- [PROBLEM] Pull out everything from the line containing "What is the intervening", including that line, down to the last line of the items below, and reproduce it word for word.

- [GIVEN INFORMATION]
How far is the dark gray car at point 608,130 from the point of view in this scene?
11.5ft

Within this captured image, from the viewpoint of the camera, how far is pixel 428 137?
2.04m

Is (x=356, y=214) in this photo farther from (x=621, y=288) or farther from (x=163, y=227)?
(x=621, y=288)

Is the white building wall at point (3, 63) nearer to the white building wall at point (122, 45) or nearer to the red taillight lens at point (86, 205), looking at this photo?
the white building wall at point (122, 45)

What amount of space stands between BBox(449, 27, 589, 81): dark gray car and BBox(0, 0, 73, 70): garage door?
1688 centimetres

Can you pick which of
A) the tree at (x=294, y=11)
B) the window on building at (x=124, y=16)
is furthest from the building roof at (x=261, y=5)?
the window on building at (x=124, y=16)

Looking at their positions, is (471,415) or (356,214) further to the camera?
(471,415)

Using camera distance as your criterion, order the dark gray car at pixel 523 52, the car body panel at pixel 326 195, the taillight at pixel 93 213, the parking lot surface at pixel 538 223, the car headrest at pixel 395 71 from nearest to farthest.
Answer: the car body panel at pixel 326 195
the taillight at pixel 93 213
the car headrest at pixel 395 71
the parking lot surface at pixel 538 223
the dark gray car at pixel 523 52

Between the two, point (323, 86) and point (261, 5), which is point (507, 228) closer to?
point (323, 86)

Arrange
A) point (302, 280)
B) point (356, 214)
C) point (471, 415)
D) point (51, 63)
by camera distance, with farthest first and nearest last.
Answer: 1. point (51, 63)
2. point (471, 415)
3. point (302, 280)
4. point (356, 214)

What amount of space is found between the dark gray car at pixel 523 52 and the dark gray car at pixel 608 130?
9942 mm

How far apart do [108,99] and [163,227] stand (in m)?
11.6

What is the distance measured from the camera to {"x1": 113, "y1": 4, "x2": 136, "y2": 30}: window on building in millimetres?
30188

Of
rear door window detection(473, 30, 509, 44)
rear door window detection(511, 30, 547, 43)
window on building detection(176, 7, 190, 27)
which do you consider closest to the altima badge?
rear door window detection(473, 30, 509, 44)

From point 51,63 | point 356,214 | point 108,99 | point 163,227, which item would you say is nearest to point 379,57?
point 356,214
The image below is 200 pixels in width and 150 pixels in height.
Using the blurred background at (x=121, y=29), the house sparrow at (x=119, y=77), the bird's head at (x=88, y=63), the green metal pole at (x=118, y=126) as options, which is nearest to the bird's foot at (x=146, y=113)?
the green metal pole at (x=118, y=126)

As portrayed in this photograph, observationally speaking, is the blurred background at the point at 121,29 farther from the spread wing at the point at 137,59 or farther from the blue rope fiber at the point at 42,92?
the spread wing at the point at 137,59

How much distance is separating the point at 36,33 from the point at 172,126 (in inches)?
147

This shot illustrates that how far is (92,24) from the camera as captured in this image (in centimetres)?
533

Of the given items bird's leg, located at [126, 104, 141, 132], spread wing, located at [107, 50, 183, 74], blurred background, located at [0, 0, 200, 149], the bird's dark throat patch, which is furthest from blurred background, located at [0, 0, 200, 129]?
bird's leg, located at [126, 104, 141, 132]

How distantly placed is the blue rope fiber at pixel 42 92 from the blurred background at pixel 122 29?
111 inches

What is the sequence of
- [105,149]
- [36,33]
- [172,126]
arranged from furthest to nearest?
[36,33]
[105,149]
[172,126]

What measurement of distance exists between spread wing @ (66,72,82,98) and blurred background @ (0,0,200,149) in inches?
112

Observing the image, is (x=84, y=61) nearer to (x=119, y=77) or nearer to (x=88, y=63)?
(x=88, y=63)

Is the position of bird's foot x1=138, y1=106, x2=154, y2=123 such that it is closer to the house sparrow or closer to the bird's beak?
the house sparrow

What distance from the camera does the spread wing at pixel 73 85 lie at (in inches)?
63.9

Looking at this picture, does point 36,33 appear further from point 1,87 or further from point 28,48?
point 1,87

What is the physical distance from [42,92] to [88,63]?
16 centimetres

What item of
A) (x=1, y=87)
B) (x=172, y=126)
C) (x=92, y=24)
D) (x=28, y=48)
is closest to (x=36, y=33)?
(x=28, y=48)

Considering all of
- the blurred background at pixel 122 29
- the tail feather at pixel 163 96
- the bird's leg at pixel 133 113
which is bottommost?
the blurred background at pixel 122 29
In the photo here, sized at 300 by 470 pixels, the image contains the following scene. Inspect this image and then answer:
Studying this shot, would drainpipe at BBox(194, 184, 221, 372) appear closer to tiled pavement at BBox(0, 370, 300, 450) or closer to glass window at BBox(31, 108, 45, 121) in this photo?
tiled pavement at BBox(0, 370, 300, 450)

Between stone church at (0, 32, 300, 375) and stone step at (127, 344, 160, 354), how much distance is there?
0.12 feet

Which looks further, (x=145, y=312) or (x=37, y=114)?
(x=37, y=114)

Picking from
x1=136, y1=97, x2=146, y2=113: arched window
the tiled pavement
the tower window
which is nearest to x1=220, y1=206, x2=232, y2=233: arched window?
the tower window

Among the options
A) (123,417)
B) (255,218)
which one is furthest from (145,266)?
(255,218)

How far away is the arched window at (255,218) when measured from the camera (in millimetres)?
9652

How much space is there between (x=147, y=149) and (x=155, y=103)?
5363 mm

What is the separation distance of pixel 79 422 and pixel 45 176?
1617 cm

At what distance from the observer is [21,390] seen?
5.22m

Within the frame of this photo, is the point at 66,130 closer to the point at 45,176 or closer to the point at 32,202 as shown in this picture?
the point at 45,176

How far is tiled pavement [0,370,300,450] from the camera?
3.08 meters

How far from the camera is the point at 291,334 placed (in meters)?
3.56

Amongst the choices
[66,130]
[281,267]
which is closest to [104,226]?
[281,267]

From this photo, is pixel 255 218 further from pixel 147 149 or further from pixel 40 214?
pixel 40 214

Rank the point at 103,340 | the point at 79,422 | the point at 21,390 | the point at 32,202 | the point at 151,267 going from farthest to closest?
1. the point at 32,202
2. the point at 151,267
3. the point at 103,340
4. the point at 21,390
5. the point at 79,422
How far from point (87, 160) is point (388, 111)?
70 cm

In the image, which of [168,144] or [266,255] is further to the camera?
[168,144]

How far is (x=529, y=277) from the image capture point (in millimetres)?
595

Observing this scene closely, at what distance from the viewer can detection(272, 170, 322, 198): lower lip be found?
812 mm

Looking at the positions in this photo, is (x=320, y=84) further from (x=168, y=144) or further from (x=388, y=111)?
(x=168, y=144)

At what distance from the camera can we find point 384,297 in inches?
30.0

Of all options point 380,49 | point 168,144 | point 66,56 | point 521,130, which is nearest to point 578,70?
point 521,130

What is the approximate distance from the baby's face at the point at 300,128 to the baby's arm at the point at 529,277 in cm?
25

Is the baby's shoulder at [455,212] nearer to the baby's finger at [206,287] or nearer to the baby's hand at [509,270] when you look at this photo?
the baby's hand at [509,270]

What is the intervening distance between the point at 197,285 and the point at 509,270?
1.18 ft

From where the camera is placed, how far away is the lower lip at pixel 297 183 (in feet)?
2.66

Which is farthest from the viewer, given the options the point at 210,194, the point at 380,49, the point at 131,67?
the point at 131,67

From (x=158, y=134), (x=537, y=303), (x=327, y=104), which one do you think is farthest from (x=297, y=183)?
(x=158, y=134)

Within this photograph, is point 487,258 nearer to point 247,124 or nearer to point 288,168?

- [TASK RESPONSE]
What is the intervening distance between the point at 197,285 and the point at 509,270?
1.18 ft

From where the camera is placed, how far away is the lower lip at pixel 297 183 (in feet)?
2.66

Which is farthest from the viewer, given the options the point at 210,194, the point at 380,49, the point at 131,67?
the point at 131,67

From (x=158, y=134), (x=537, y=303), (x=327, y=104), which one do you think is farthest from (x=297, y=183)?
(x=158, y=134)

Within this photograph, is point 487,258 nearer to point 247,124 or nearer to point 288,168?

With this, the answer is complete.